The shock announcement of Renault Group CEO Luca de Meo's departure will have a profound effect internally and externally after he transformed a company driven to the brink of collapse by the Covid pandemic.
“Luca de Meo's departure is unequivocally a blow to Renault,” said Stephen Reitman, automotive analyst at the bank Bernstein, of de Meo’s decision to leave the industry altogether for the luxury goods world, specifically as head of Gucci owner Kering. “We are saddened by the loss,” he added.
If Reitman’s response makes it sound more like a death than a resignation, that’s because of the enormous impact de Meo has had on Renault since joining July 2020.
The French company was seemingly unsavable. The loss of sales from Covid shutdowns meant it was losing €15 million a day. The Alliance with Nissan that brought much needed scale was on the rocks, the line-up was unremarkable and morale was low. Immediately the Italian brought to bear his experience at the Volkswagen Group and Fiat and transformed the place.

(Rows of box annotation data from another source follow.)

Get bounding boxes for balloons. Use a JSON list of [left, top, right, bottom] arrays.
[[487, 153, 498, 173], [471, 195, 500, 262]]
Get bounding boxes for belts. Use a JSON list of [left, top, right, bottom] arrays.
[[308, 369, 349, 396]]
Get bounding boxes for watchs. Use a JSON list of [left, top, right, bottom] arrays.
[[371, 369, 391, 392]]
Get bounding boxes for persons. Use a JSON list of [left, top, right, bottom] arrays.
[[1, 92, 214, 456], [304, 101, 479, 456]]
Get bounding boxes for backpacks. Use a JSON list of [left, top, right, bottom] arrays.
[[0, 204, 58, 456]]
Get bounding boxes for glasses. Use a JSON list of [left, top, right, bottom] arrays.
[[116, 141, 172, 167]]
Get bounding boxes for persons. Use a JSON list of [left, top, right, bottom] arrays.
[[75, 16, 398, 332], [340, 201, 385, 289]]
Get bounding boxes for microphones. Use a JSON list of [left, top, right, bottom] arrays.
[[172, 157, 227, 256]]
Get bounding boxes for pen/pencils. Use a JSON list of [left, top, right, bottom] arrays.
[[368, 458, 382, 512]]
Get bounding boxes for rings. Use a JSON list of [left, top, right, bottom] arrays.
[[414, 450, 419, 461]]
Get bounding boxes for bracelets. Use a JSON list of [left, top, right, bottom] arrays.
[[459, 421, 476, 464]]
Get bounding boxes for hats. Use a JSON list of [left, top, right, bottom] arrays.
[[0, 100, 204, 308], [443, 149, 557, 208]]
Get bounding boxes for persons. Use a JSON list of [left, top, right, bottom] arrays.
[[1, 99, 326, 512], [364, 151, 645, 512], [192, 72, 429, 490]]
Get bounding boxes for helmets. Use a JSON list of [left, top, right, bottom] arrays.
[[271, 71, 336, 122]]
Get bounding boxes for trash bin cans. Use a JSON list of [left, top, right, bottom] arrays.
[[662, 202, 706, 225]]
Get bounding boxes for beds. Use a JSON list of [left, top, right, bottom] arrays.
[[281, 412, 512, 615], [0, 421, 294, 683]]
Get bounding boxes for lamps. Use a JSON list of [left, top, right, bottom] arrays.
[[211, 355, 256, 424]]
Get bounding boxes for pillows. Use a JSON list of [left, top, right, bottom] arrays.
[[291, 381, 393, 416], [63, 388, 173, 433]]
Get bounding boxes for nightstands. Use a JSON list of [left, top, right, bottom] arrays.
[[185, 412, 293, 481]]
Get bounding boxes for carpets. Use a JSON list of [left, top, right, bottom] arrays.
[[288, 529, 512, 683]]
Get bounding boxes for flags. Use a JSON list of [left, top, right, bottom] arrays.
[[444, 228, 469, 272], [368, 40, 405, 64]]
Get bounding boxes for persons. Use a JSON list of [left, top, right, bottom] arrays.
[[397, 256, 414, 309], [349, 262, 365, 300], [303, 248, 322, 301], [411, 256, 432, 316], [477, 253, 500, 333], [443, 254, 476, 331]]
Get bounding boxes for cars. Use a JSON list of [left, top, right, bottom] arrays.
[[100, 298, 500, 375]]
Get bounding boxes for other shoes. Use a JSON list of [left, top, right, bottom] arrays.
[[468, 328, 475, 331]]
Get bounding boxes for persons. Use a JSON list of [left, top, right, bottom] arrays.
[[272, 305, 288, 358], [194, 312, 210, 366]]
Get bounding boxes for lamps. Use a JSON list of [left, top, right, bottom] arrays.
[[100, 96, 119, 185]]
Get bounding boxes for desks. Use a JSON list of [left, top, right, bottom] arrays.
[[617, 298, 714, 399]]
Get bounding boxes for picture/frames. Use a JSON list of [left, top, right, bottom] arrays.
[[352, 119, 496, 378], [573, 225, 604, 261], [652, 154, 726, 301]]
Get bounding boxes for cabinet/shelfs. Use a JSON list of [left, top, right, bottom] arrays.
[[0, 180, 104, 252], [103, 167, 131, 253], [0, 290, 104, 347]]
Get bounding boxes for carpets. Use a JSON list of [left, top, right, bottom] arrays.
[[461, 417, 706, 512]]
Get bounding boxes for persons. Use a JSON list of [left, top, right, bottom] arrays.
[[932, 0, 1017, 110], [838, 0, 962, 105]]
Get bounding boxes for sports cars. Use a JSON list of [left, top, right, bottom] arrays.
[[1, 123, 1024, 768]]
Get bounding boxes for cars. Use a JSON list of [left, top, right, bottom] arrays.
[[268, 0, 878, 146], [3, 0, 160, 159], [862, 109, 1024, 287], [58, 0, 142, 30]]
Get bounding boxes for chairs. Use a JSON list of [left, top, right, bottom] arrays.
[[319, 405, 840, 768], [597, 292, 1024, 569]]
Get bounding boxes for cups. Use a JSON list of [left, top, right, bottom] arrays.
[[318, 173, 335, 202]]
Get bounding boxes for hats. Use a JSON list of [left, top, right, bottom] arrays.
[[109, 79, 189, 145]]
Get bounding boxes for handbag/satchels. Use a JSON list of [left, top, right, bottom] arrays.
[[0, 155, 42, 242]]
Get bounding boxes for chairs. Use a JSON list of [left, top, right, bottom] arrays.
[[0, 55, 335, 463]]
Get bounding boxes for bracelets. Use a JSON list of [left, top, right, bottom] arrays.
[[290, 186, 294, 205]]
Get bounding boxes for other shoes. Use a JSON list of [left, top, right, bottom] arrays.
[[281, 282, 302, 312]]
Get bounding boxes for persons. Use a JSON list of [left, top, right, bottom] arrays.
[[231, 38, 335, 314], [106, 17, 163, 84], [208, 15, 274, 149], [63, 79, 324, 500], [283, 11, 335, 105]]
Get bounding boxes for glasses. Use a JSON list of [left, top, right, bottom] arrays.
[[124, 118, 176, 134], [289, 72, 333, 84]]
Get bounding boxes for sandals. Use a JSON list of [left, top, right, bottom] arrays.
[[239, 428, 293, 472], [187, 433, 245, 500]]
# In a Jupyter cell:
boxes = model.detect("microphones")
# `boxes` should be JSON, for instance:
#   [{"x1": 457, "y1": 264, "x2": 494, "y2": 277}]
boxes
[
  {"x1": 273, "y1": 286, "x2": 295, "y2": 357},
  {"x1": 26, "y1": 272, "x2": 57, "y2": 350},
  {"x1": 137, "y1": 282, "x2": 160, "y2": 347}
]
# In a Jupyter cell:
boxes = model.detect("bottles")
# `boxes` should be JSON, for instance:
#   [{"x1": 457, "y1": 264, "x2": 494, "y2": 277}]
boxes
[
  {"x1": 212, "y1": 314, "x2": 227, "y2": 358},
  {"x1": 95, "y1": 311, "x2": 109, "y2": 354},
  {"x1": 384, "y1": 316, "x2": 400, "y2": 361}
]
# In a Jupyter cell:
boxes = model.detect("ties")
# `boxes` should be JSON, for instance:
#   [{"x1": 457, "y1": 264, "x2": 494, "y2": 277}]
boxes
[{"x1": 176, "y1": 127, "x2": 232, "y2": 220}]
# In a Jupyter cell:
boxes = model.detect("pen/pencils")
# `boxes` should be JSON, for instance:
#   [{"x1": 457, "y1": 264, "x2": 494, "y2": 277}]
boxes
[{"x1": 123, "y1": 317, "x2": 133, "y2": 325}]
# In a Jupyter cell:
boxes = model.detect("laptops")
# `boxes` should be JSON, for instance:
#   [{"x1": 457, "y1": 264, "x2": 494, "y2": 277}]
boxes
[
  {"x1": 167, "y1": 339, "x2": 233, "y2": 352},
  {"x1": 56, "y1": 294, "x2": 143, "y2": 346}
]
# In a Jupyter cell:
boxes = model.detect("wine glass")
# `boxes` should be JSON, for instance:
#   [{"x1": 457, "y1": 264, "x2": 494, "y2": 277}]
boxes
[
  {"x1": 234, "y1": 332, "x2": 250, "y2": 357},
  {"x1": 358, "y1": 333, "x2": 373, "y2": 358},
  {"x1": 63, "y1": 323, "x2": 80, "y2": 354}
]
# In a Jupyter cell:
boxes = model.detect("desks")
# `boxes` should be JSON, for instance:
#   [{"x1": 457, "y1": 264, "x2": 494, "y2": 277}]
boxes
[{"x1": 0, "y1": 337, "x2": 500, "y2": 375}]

“When I came into the design room in 2020, there were 20 concepts. I think three quarters were small cars for very exotic markets,” he said back in 2023. “I changed the whole product plan in six weeks.”
Out went the bulk of the small cars and in their place came bigger SUVs in more profitable compact and mid-size segments, including the Symbioz, Scenic, Austral, Espace and Rafale. Dacia gained the Bigster above the Duster.
He elegantly restructured the long-held Alliance, repairing relations and switching to a less formal partnership between the two companies. He found shared values at Geely and hungrily sought out information and tie-ups in China in the battle to lower costs and speed up development.
Always smartly turned out with his trademark handkerchief points emerging from his suit top pocket, de Meo was a consummate marketeer. ‘Never be dull' might have been his motto. Although costs remained an obsession, he didn’t shy away from spending on projects that made a splash. As recently as May, he was indignant that he should sell the underperforming Alpine Formula 1 team just as the whole long-term Alpine premium brand project was getting going.
De Meo attacked the problem of making money on pricey EVs in the same way he extracted Volkswagen Group brand Seat from the financial doldrums by creating the sexier, sportier Cupra sub-brand. He made cars that people would want to pay more for.
The replacement for the worthy but ordinary Renault Zoe electric car therefore become the sensational Renault 5 reboot, with the bonus Renault 4 small SUV atop the same platform also leveraging an icon of the past.